India to become a full member of the SKA Observatory

on 04 January 2024
India’s government has announced that it intends to join the SKA Observatory as a full member, and approved funding for the next seven years of construction.

The Department of Atomic Energy (DAE), which is jointly funding India’s contribution alongside the Department of Science and Technology, said that plans are now under way to sign the SKA Observatory Convention, the intergovernmental organisation’s founding treaty.

India has contributed heavily to the design and development of the SKA telescopes over time, particularly in the software domain, having been involved in the SKA project since its earliest days.

Full membership has long been anticipated; the Indian government was a party to the negotiation of the SKAO Convention, and participated in the preparatory activities that led to the creation of the Observatory in early 2021.

In 2022, the SKAO signed a cooperation arrangement with India’s National Centre for Radio Astrophysics (NCRA), acting on behalf of the DAE, which enabled the science and technology communities and industry to remain involved while work towards full national membership progressed.

“Joining the SKAO is a natural step for a country with such a strong tradition of radio astronomy research,” said SKAO Director-General Prof.
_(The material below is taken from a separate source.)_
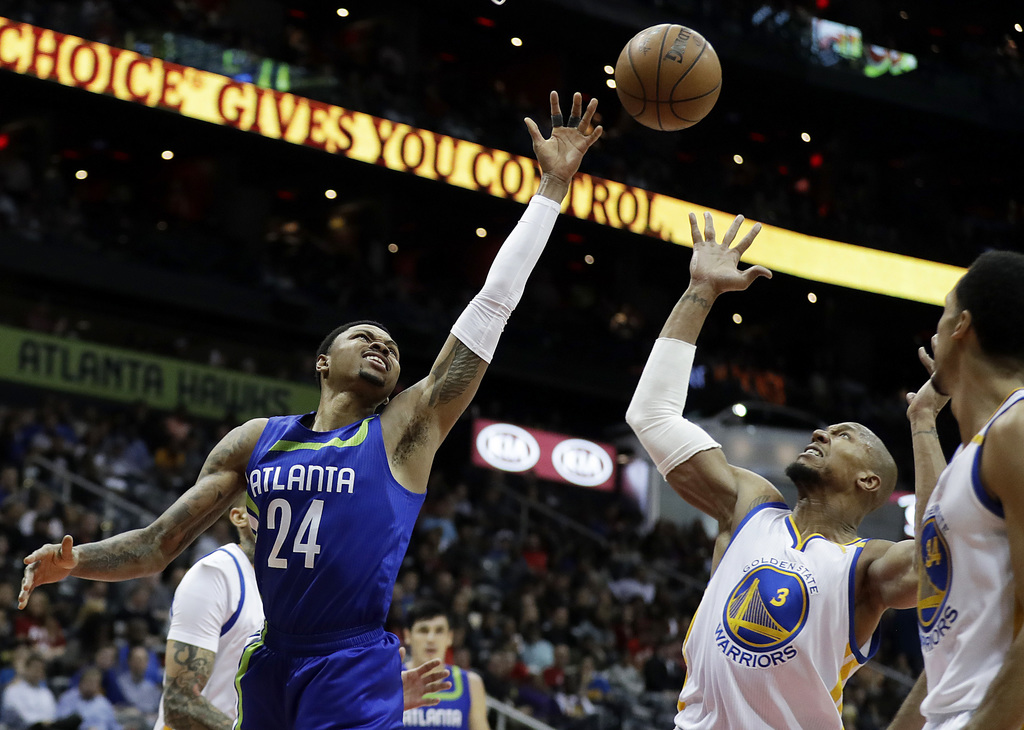 Atlanta Hawks' Kent Bazemore, left, reaches for a ball against Golden State Warriors' David West in the second quarter of an NBA basket...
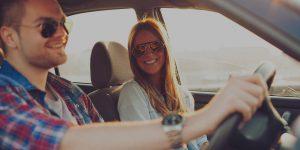 Smiling Passenger & Driver Enjoy Journey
Philip Diamond. “India’s scientific ambitions are clear to see, particularly in the development of the world-class upgraded Giant Metrewave Radio Telescope (uGMRT) and recent successful space missions. I’m very pleased that the SKAO is a priority for the Indian government and that the journey towards full membership is now formally under way.”

India is positioned to supervise the development of the software required to monitor and control the SKA telescopes, building on NCRA’s leading role in the international Telescope Manager consortium during the critical design phase. This software will issue all the commands necessary to execute astronomical observations – akin to the human body’s neural system.

There are also plans to build an SKA Regional Centre – part of a global network – to facilitate the processing, storage and delivery of SKAO data products to the astronomy community. All this will be executed with significant contributions from and benefits to the country’s software industry.

India’s radio astronomy community, led by Prof. Govind Swarup, put forward one of the first concepts for a large radio observatory of the class of the SKAO in the 1990s. Today, a consortium of more than 20 academic and research institutes contributes to India’s participation, led by NCRA and its Director Prof. Yashwant Gupta, who’s been championing India’s efforts in the SKA project for over a decade.

Scientists based at Indian institutions are active in 12 of the SKAO’s Science Working Groups, and hold co-chair positions in the Solar, Heliospheric, and Ionospheric Physics, Epoch of Reionisation, and Pulsars groups. National-level SKA workshops have been held almost every year since 2014, and India also hosted 2016’s international SKA Science Meeting.

Officials at the Vigyan Samagan mega science exhibition in India, looking at models of the SKA telescopes
The SKAO featured in the Vigyan Samagam mega-science exhibition, which toured India for 10 months from 2019-2020, attracting more than half a million visitors.